His gait is a little off-kilter still, but not enough to slow him down, and doctors expect him to eventually recover full movement.
“The thing that really motivated him is the piano,” says Bracken, who herself has perfect pitch and swears her son only plays notes that sound musical together. “He’s been playing it since he was one, and now he can just walk over to it. It’s great because I can tell where he is if I have to step away.”
Bracken is herself an accomplished musician. Along with piano, she plays a wide range of instruments, and before Kaiden came along, she played flute in a quartet at Holy Cross Church.
Professionally, Bracken is a forensic sociologist. But her job with the public defender’s office terminated when her family leave gave out. Finding work again will be complicated by the fact that Kaiden can’t be placed in day care.
His exposure to public places, including other children, has to be closely monitored if not avoided. He is much more vulnerable to things like the common cold because his immune system has to be suppressed with drugs to keep his body from rejecting the transplanted heart.
And normal childhood diseases are even more of a threat.
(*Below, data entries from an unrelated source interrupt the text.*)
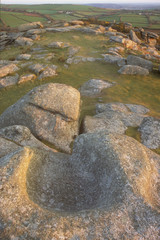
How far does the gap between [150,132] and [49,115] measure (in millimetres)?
6609

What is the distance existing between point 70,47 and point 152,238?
99.1 ft

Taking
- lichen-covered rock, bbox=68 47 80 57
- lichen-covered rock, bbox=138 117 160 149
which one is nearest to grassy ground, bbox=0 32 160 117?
lichen-covered rock, bbox=68 47 80 57

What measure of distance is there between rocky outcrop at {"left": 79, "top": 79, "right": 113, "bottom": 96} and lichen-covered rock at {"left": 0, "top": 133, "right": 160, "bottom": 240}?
9.99 metres

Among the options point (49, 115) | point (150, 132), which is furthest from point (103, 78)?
point (49, 115)

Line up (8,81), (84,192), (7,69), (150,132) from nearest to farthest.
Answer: (84,192), (150,132), (8,81), (7,69)

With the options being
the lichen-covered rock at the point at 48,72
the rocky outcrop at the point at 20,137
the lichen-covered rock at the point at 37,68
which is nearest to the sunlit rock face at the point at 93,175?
the rocky outcrop at the point at 20,137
Kaiden is one of those compelling reasons why doctors urge parents to immunize their children. “Kaiden cannot have a lot of immunizations that other kids can have,” says Bracken. “He can’t be injected with a live virus.”
It will take him much longer to recover from any sickness he does get, including the flu, she says.
So it’s Bracken who makes sure all his caregivers have had flu shots and that visitors either get the shot or wear a mask. “I’m the mother,” she says. “I’m the sole medical oversight.”
That means no going to the grocery store, and no going to church – the two places she would normally visit most often and the two top germ-laden sites according to Kaiden’s doctors.
Even at their various appointments, if the waiting room is crowded, Bracken and Kaiden wait outside. “Some people just don’t understand,” she says with a shrug. “But I’m his Mama Bear.”